If asked to visit a place known as Dara Shikoh Library, one would have in mind a library, possibly filled with ancient books. The remains of what was the “forgotten prince”, Dara Shikoh’s Library now leaves no hint of the royal library it once was!
This historic building was built in 1637 by Dara Shikoh, Shah Jahan's eldest son. He was an intellectual individual with a thirst for knowledge and spent a considerable amount of time in the library much like his ancestors, Akbar and Humayun.
Many are unaware of the historical significance of the building. Around 4 centuries old, the building is now almost in shambles. After the death of Dara in 1659, his library passed through many hands and underwent subsequent changes.
It was once the residence of the Mughal Viceroy of Punjab. It also served as the residence of Sir David Ochterlony (1803 A.D.), the first British resident in India who was the only British officer known to have adopted Mughal customs. He renovated the outside and added roman style pillars and a verandah however the building was damaged and robbed of precious books during the revolt of 1857.
It housed a Govt. College and municipal school from 1804 to 1904. The plan was to turn it into a Delhi city museum after the then Chief minister, Sheila Dixit visited the building.
It is presently under the Department of Archaeology, Government of Delhi.
Exhibits from ancient – medieval period lie here. Dusty and broken pieces of pottery from the late Harappan period are displayed in glass cases. These items include- Early historical pottery from the 1st century BC to 4th century AD, moulded pottery from the Kushan & Gupta period and miscellaneous objects of terracotta and bone.
It may not be noticed at first, but in a glass case in a corner lies a half buried skeleton which adds to the eerie atmosphere. Note that these items are not related to the Dara Shikoh or his Library in any way and are merely exhibits.
The external part of the building seems to be grand as opposed to the interiors, which are nearly in ruins. A basement on the rear side of the building is hidden by debris. Entry to the rooms behind is not allowed since they are apparently used as offices by the department.
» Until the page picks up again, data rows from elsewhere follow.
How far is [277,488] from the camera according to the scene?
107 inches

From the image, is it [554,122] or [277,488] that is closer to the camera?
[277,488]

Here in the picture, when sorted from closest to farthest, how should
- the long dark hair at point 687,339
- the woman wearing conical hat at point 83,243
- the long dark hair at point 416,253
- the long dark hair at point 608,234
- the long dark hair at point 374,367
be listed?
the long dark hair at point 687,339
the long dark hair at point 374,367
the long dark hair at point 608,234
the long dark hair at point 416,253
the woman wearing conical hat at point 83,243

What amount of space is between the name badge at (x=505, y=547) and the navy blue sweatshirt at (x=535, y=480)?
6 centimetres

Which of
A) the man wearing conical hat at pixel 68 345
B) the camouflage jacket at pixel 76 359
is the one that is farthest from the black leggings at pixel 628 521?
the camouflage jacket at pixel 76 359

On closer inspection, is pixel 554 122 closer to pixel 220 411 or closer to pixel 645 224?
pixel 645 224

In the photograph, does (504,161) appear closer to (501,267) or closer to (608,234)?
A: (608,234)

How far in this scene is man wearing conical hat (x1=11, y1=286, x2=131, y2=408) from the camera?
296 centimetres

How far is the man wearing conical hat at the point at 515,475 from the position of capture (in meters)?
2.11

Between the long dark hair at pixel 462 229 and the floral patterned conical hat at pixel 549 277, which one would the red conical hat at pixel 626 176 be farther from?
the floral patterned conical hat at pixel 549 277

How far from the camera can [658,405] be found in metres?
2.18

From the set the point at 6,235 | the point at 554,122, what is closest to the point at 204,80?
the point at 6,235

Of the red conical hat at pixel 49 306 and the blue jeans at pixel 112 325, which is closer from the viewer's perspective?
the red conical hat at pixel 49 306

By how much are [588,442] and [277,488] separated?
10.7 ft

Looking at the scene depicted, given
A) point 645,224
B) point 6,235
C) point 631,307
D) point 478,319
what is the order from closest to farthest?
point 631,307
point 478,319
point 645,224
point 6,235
A careful observation will help differentiate between the Mughal architecture in the interior of the building (basement arches, red-sandstone material) which is enclosed by British design on the exterior.
The so called library is a bit out of reach and one would have to traverse the streets of old Delhi, the “Walled City”, in the north of the city near Kashmere Gate.
Cross the road from the metro station and walk along the Church road which has old and rickety buildings (and even an Adidas outlet). Take the first right and enter the campus of Ambedkar University which is located inside the Indira Gandhi Delhi Technical University. It’s another 5 minute walk to the end the campus where the library building is situated. The helpful security guards will point you in the right direction.
When in the area, also explore other sites of historical importance such as St. James Church, Nicholson Cemetery, Qudsia bagh & Flagstaff tower etc.